Practical management of hip dysplasia (Part 1): Diagnosis and decisions (Proceedings)
Canine hip dysplasia is a very common orthopedic condition and every small- or mixed-animal practitioner will see cases. Despite this, the management of this syndrome can be frustrating and confusing to the clinician as well as the client. Questions about prognosis, what surgery to recommend (and when), various aspects of medical management and more are difficult to answer definitively. This session and the next one will address these topics from the standpoint of the general practitioner working in a challenging economic climate. This first session will review the diagnosis of the disease and the meaning of the various findings. Additionally, we will explore the fundamental question of whether to pursue medical or surgical management for a given case scenario.
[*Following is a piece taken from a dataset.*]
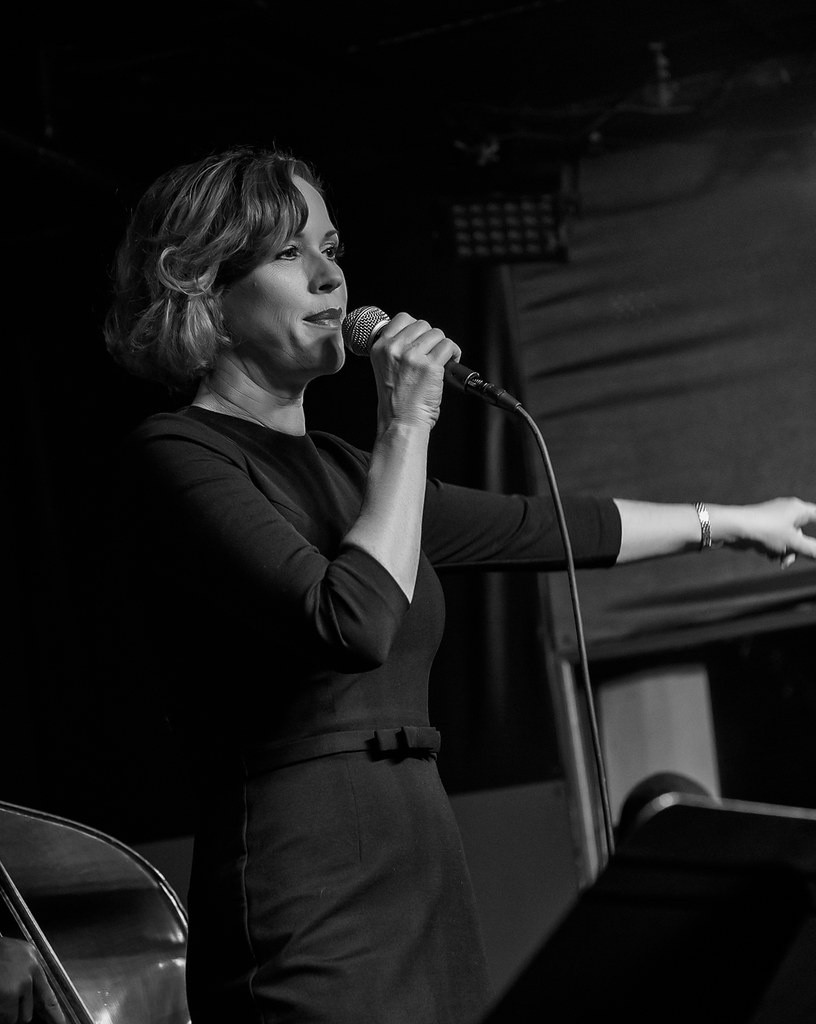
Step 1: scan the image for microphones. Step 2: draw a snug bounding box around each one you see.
[343,305,523,415]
Pathophysiology of hip dysplasia
Whenever the management of a disease process is not straightforward or well-defined, it is helpful to return to our understanding of the pathophysiology in order to guide our course of action. Clinical hip dysplasia arises from a complex interaction of genetic, nutritional and environmental factors. In a simple way, lax hips, perhaps in combination with inherent conformational inadequacies, allow biomechanical stresses to be placed on the adjacent soft tissues and on the joint itself. The stress on the capsule, muscles, and subchondral bone cause pain in young animals even before the development of arthritis. Eventually, the abnormal forces exerted across the joint will trigger the onset of arthritis which will progress to a greater or lesser degree and cause morbidity – even as the previous causes of discomfort fade. Understanding the sources of the clinical signs will help clinicians choose reasonable treatment courses, even though there is rarely a single appropriate course of action.Diagnostic options
As with any clinical problem, careful attention to signalment, history and physical examination findings is invaluable even before further radiographs are obtained. For example, pursuing aggressive treatment of a radiographically-diagnosed dog that is actually asymptomatic would likely be inappropriate. Similarly, despite significant disease, some breeds such as English bulldogs rarely require much in the way of intervention – at the least, attention should be paid to searching for other problems such as cruciate ligament tears. Clinical presentations that do not fit the "typical" pattern should be considered as an opportunity to pause and reassess – for instance, young dogs may display marked asymmetry in the lameness associated with hip dysplasia but it would be more likely for such a presentation to be due to panosteitis. Alternatively, an older dog with significant arthritis that suddenly displays lameness may have exacerbated the dysplasia, but is more likely to have sustained a cruciate injury or be suffering from acute spinal disease. Lastly, the physical examination may not provide a definitive diagnosis, but should be consistent with expectations. Findings such as proprioceptive deficits should stimulate a search for other diseases.
Assuming that the initial assessment is consistent with hip dysplasia, radiographs should be obtained. In most cases, standard ventral-dorsal radiographs with the hips extended provide sufficient information. At other times, views such as the PennHIP style or tangential views may be indicated. Radiographs should never be interpreted without also considering the clinical picture.